「健康診断は毎年やっているけれど、本当に必要な項目をすべて実施できているのか自信がない」「パートや派遣スタッフにも同じ健診をやらなければいけないのか」――そんな疑問を抱える経営者・人事担当者は少なくありません。健康診断は労働安全衛生法によって事業者に義務付けられた制度であり、実施漏れや手続きの誤りは法令違反になるリスクをはらんでいます。一方で、コストを意識するあまり省略してはいけない項目を削ってしまうケースも現場では起きています。
本記事では、法定の根拠を示しながら「どの従業員に」「どの健診を」「どの頻度で」実施すべきかを企業規模別に整理します。手続きが属人化しがちな中小企業の実務担当者が、今日から対応を見直せる内容を目指しました。

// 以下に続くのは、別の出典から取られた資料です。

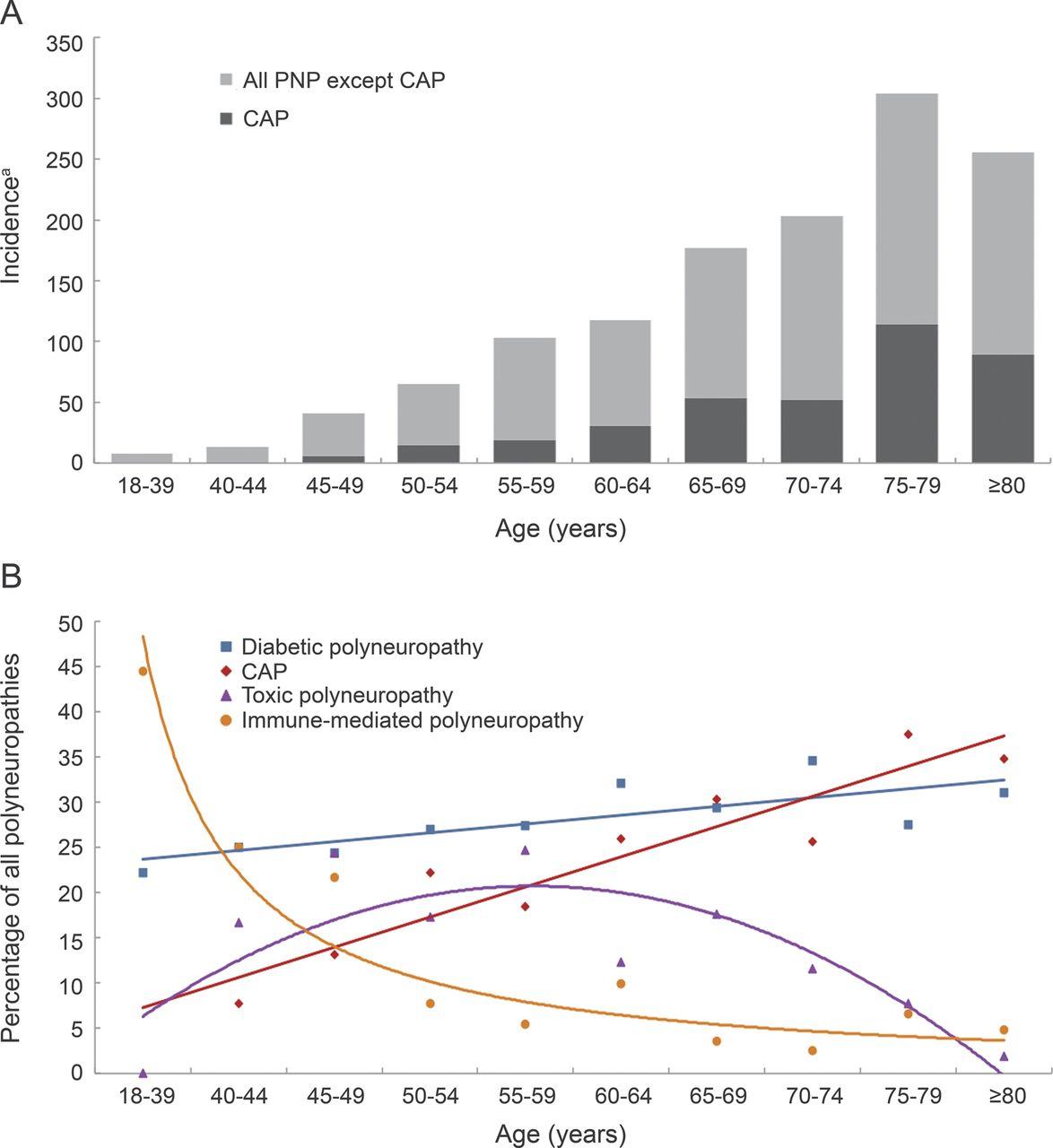Incidence of polyneuropathy in utrecht the netherlands neurology download figure toneelgroepblik Gallery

ぜひ最後までご一読ください。
健康診断の種類と法的根拠――まず「何が義務か」を押さえる
健康診断に関する基本的な義務は、労働安全衛生法第66条に定められています。事業者はすべての「常時使用する労働者」に対して健康診断を実施しなければならず、違反した場合は50万円以下の罰金が科される可能性があります(同法第120条)。
企業が実施すべき健康診断は大きく「一般健康診断」と「特殊健康診断」の2種類に分かれます。
一般健康診断の4種類
- 雇入れ時の健康診断(労働安全衛生規則第43条):常時使用する労働者を雇い入れる際に実施。ただし、採用前3か月以内に医師による健診を受けた証明書を提出した場合は、その項目を省略できます。

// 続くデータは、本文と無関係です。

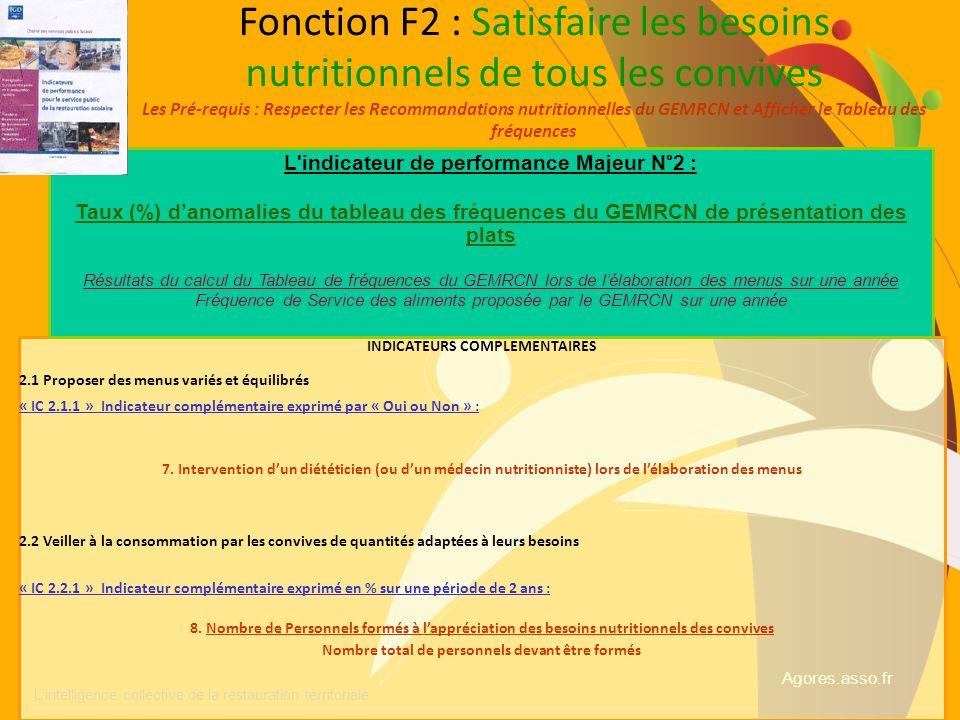 Fonction F2 : Satisfaire les besoins nutritionnels de tous les convives Les Pré-requis : Respecter les Recommandations nutritionnelles du GEMRCN et Afficher le Tableau des fréquences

- 定期健康診断(同規則第44条):常時使用する労働者に対して年1回実施。深夜業・坑内労働など特定業務に従事する労働者は年2回が必要です(同規則第45条)。
- 海外派遣労働者の健康診断(同規則第45条の2):6か月以上海外に派遣する際、および帰国後に国内業務に就かせる際に実施します。
- 給食従業員の検便(同規則第47条):事業に附属する食堂や炊事場の従業員が対象です。
特殊健康診断とは
特殊健康診断とは、有機溶剤・鉛・粉じん・電離放射線など、特定の有害物質や有害業務に従事する労働者に対して追加で実施が義務付けられる健診です。主な種類と頻度は以下のとおりです。

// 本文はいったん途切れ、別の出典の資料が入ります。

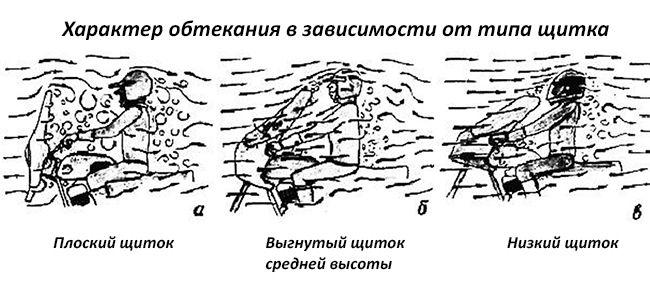 Как своими руками изготовить обтекатель на мотоцикл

- 有機溶剤健診・鉛健診・特定化学物質健診・石綿健診・騒音健診・振動業務健診・電離放射線健診:それぞれ6か月ごとに実施
- 四アルキル鉛健診:3か月ごとに実施
- じん肺健診(粉じん作業従事者):就業時および定期(1〜3年ごと)に実施
「自社の業務が特殊健診の対象になるかどうか判断できない」という相談は非常に多く寄せられます。塗装・印刷・クリーニング・金属加工・建設など幅広い業種が該当しうるため、業種だけでなく具体的な作業内容で判断することが重要です。判断に迷う場合は、産業医サービスを活用して専門家の意見を聞くことをお勧めします。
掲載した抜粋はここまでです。